[Scene geometry questions]
***
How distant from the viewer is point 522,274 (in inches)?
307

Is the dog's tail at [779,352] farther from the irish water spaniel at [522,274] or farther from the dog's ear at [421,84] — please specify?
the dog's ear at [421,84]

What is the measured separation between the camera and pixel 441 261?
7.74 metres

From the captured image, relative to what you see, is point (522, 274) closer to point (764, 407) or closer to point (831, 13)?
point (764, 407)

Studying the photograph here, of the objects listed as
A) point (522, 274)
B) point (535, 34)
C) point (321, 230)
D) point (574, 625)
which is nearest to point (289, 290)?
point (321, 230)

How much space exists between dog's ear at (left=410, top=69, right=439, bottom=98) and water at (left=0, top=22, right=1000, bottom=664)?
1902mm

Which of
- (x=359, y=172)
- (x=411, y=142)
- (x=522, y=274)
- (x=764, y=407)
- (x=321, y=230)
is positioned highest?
***
Your objective: Please replace "irish water spaniel" with "Irish Water Spaniel" throughout the records above, keeping every other part of them unchanged.

Task result:
How distant from the viewer is point 522,274 (in inches)?
307

Is the dog's tail at [779,352] farther from the Irish Water Spaniel at [522,274] or farther from the dog's ear at [421,84] — please specify?
the dog's ear at [421,84]

What is the measured separation between the camera and pixel 441 261?
7.74 metres

From the captured image, relative to what you see, is point (522, 274) closer to point (764, 407) or closer to point (831, 13)?
point (764, 407)

Studying the photograph here, of the objects listed as
A) point (522, 274)
B) point (535, 34)
C) point (321, 230)
D) point (574, 625)
which is nearest to point (289, 290)?
point (321, 230)

How much space exists between dog's ear at (left=410, top=69, right=439, bottom=98) and water at (left=0, top=22, right=1000, bottom=664)?
1902mm

Which of
- (x=359, y=172)
- (x=411, y=142)
- (x=522, y=274)
- (x=764, y=407)
- (x=321, y=230)
is positioned highest?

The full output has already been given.